The tissue samples were taken from the operating room during surgery and snap frozen in liquid nitrogen and stored at -80°C for RNA isolation. For immunohistochemistry, the tissue samples were fixed in 4% paraformaldehyde for 24 hours, dehydrated and embedded in paraffin.
Immunohistochemistry
Immunohistochemical staining was performed to detect the expression of CXCR4 and Nrf2 by using hematoxylin/eosin. The antigens were retrieved by deparaffinization and hydration. Each section was blocked with 3%H2O2 for 10 minutes to inhibit endogenous peroxidase, and then incubated with primary antibody against CXCR4 (ab2074, Abcam, HK) or Nrf2 (ab62352, Abcam) overnight at 4°C. Negative controls were set up by omitting the primary antibody. Then, they were incubated with biotinylated secondary antibodies for 30 minutes at room temperature. DAB substrate was added to reveal immunoreactive products, and then the tissue sections were counterstained with hematoxylin to reveal nuclei.
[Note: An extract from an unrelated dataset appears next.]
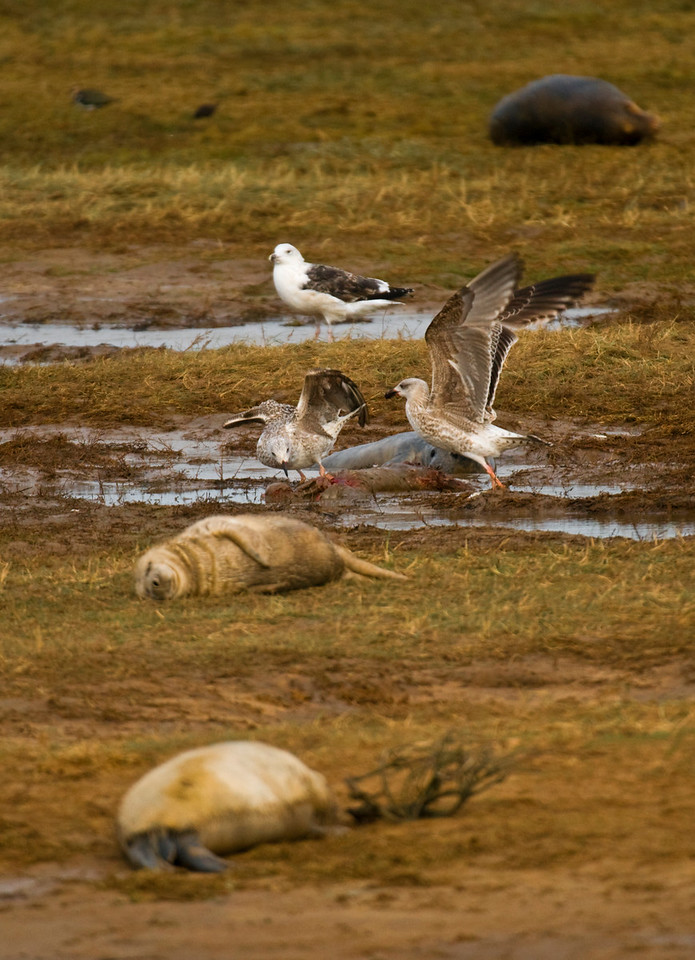 (In the spirit of National Geographic Discovery Wild HD Channel.......;-]  )<br /> The Marauding Meat Eaters of Donna Nook<br /> <br /> In a scene reminiscent of some ancient battlefield, two bloodthirsty young gulls rip open the carcass of a dead seal pup. While another pup sleeps innocently through the horror, and with scant regard for the feelings of the shocked female seal behind them, (probably the poor pups mother) they fight and tear at the corrupt corporeal remains of a once innocent creature! In the light of these new discoveries, we have to ask......Is this new behaviour about to explode onto an unsuspecting world??<br /> <br /> Please can National Geographic remove the graphic horror undertones from its broadcasting?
To count the number of positive cells, we used a microscope to examine and analyze the sections at 10 random fields. Staining intensity was graded as follows: 0, no staining; 1, weak intensity; 2, moderate intensity; 3, strong intensity. The percentage of positive cells was scored as follows: 1, <25%; 2, 26-50%; 3, 51-75%; 4, >76%. Scores for expression and percentage of positive cells were added. Based on the total scores, samples were categorized into four groups: the negative group (-), ≤5% cells were stained, 0; the weak expression group (+), 1-3; the moderate expression group (++), 4-5; the strong expression group (+++), 6-7. In these groups, the negative and the weak expression groups (- or +) were considered to have lower gene expression and noted as negative results for statistical analysis, while the moderate and the strong expression groups were considered to have higher gene expression and noted as positive results.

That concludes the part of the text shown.